***** KUTIPAN
Pengunjung membaca kitab kuno bertema Islam di perpustakaan Masjid Agung Keraton Kasunanan Surakarta Hadiningrat di Solo, Jawa Tengah, Jumat (16/4/2021). Perpustakaan yang berisi koleksi naskah kuno, kitab kuning dan buku-buku bertema Islam tersebut menja | ANTARA FOTO/Maulana Surya

Opini

Kiai Affandi Mochtar dan Kekayaan Intelektual Pesantren

Khazanah kitab kuning dan karya ulama pesantren adalah modal intelektual luar biasa.

 

MUKTI ALI QUSYAIRI, Ketua LBM PWNU DKI Jakarta dan Anggota Komisi Fatwa MUI Pusat

Tahun 2009-2010 adalah tahun Gus Dur. Sebab, 30 Desember 2009 Gus Dur wafat dan sehari kemudian memasuki 2010, berbagai pemberitaan dan tulisan tentang Gus Dur membahana di seantero jagat Indonesia dan bahkan dunia.

Pada saat hiruk pikut tentang Gus Dur itulah saya pertama kalinya bertemu langsung dengan Kiai Affandi Mochtar—selanjutnya disebut Kiai Affandi. Kebetulan pada saat itu saya masih berprofesi pedagang pakaian, belum masuk ke arena wacana dan narasi.
**********
***** BAHAN SUMBER
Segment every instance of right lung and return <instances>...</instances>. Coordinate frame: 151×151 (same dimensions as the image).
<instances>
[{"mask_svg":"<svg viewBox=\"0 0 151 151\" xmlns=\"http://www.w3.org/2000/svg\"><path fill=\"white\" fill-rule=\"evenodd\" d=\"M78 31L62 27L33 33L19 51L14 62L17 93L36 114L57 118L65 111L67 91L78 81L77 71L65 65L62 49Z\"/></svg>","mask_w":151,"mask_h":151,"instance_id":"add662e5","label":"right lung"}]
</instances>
**********
TUGAS TERTULIS:
1. Menurut kutipan tentang Kiai Affandi Mochtar, pada tanggal berapa Gus Dur wafat?
2. Terjemahkan kalimat dari kutipan ini ke dalam bahasa Inggris: "Kebetulan pada saat itu saya masih berprofesi pedagang pakaian, belum masuk ke arena wacana dan narasi."

KUNCI JAWABAN:
1. 30 Desember 2009.

2. As it happened, at that time I was still working as a clothing merchant and had not yet entered the arena of discourse and narrative.